_WHAT THIS TASK INVOLVES_
Once the line holding "ppc growth up" appears, repeat it and each line after it to the end of the data, exactly and with nothing else; pictures stay out.

[INPUT DATA Boundary: Start]

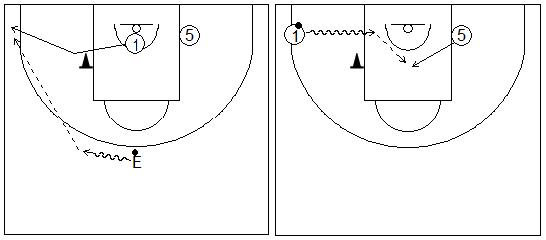 Gráficos de baloncesto que recogen ejercicios de juego en el perímetro en un 2x0 con penetraciones y generación de espacios entre exterior e interior tras jugar un bloqueo indirecto lejos del bloqueo indirecto, alejándose de este y del balón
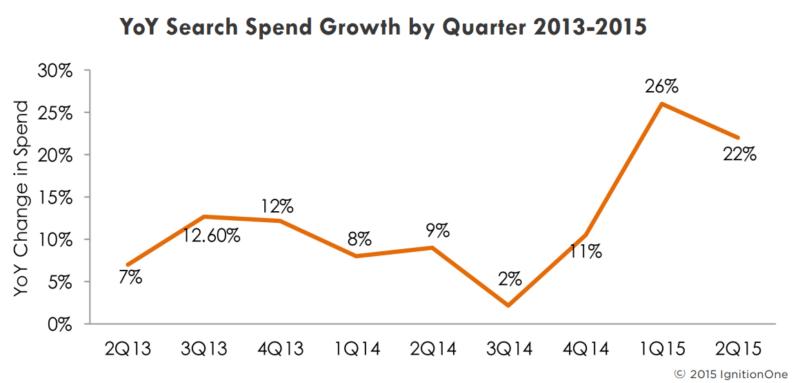 ppc growth up 22 percent q1 2015, ignitionone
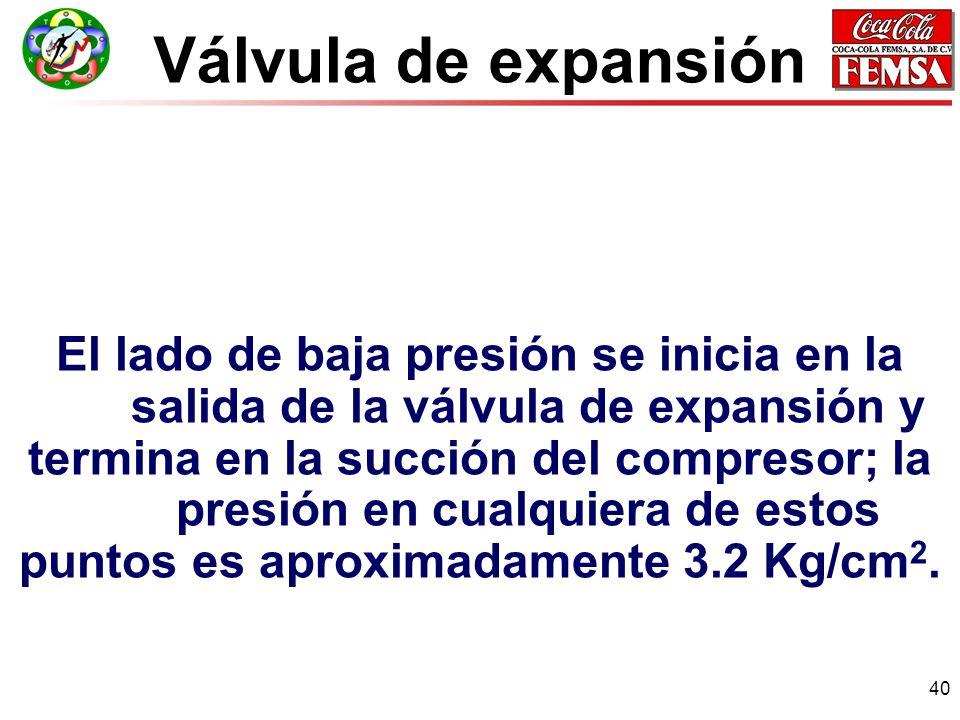 40 Válvula de expansión El lado de baja presión se inicia en la salida de la válvula de expansión y termina en la succión del compresor; la presión en cualquiera de estos puntos es aproximadamente 3.2 Kg/cm 2.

[INPUT DATA Boundary: End]

_SOLUTION FOR THIS PROBLEM_
 ppc growth up 22 percent q1 2015, ignitionone
 40 Válvula de expansión El lado de baja presión se inicia en la salida de la válvula de expansión y termina en la succión del compresor; la presión en cualquiera de estos puntos es aproximadamente 3.2 Kg/cm 2.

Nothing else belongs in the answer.